__Task__
Write out the lines word for word, starting at the line that contains "Amongst the items" and ending at the line that contains "which one is".

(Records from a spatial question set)
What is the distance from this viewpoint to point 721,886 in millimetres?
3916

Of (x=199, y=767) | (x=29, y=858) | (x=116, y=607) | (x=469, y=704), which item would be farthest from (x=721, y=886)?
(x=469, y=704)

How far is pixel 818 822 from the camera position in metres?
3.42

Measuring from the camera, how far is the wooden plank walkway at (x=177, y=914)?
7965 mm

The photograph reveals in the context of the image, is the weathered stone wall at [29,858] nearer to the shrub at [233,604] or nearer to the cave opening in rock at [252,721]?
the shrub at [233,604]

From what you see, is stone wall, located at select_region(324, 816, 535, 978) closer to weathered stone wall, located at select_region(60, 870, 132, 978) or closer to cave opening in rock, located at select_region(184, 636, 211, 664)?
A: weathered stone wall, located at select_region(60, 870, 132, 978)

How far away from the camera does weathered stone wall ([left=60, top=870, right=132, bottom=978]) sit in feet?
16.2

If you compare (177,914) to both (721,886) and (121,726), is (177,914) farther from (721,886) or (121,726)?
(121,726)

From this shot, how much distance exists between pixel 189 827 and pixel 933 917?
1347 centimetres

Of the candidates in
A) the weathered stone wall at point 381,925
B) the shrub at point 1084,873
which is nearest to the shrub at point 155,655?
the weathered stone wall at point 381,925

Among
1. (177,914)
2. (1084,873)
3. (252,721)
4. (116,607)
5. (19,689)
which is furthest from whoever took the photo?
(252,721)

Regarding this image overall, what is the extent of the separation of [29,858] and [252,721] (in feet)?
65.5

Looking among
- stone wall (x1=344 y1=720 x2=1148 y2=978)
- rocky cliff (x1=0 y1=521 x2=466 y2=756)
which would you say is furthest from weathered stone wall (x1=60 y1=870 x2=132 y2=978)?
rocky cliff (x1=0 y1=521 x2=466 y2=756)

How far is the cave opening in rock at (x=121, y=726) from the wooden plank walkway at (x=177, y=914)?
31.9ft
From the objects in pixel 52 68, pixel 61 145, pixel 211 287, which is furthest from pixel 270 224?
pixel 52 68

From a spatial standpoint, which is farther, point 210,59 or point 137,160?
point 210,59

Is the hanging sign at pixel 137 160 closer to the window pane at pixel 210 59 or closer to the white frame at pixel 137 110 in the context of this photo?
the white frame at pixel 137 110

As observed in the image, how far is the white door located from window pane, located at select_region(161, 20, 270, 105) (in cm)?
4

--

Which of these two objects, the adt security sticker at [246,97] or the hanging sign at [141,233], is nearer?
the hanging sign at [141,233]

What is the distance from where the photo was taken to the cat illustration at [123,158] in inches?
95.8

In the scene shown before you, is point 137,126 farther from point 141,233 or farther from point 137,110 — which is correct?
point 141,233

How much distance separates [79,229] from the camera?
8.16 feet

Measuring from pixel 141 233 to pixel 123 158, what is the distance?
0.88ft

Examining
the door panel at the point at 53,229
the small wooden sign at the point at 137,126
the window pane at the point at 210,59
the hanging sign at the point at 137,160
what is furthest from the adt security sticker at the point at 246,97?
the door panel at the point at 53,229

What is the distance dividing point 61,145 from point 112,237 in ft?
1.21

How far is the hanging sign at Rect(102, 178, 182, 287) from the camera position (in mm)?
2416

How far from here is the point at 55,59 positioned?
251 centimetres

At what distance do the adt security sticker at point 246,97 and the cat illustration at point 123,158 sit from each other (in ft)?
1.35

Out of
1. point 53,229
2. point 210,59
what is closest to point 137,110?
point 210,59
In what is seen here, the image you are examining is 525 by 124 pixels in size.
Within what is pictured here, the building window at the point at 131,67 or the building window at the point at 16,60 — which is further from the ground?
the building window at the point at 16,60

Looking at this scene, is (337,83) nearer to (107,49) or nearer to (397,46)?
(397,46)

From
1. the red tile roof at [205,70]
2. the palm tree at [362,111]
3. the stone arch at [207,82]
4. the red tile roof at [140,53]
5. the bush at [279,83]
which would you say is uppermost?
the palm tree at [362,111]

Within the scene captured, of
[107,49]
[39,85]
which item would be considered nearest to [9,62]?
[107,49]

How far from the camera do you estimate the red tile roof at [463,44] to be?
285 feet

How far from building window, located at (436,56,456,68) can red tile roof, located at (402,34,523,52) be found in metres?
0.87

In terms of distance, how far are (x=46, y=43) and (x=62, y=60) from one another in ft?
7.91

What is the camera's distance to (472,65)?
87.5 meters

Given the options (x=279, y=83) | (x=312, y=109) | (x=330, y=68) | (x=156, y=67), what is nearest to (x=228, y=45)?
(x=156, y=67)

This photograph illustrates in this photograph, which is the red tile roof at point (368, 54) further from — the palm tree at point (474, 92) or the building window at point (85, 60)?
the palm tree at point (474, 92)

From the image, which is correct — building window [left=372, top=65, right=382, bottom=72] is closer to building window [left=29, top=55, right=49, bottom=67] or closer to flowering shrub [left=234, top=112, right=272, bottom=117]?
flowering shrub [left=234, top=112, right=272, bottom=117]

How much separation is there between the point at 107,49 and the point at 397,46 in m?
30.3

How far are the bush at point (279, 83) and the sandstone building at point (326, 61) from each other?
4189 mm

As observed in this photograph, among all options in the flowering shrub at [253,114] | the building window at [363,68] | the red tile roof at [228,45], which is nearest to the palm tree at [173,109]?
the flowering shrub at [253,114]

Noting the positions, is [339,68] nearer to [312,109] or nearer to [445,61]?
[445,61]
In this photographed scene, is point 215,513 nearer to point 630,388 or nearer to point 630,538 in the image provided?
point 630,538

* * *

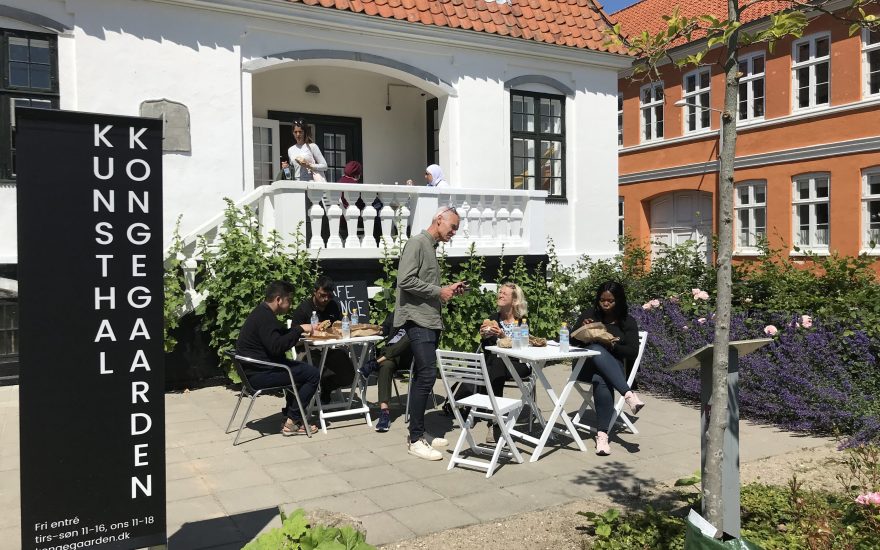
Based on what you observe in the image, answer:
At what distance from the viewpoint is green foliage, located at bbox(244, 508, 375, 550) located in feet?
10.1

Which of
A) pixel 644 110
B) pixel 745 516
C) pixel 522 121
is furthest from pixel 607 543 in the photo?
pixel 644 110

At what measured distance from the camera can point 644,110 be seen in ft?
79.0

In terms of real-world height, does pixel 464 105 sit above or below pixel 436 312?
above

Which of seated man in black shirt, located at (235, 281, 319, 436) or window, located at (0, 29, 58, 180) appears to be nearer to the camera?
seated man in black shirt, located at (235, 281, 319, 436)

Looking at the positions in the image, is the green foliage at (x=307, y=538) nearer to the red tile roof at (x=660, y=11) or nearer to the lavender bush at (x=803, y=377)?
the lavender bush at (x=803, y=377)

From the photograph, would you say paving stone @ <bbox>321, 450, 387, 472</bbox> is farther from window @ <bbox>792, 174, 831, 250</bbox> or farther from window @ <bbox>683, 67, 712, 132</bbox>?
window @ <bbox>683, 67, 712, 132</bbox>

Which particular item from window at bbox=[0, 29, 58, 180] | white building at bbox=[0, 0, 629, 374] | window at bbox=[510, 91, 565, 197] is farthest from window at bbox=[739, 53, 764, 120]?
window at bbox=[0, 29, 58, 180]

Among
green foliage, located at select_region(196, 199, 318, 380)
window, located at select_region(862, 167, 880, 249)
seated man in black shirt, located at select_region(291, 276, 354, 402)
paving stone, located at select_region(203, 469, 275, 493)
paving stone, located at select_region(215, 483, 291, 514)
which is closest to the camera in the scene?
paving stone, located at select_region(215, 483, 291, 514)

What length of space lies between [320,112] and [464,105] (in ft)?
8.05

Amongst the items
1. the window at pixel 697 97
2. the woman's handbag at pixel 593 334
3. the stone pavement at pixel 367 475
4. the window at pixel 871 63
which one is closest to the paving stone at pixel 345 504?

__Response__
Amongst the items
1. the window at pixel 697 97
2. the woman's handbag at pixel 593 334
3. the stone pavement at pixel 367 475
4. the window at pixel 871 63
which one is closest to the paving stone at pixel 345 504?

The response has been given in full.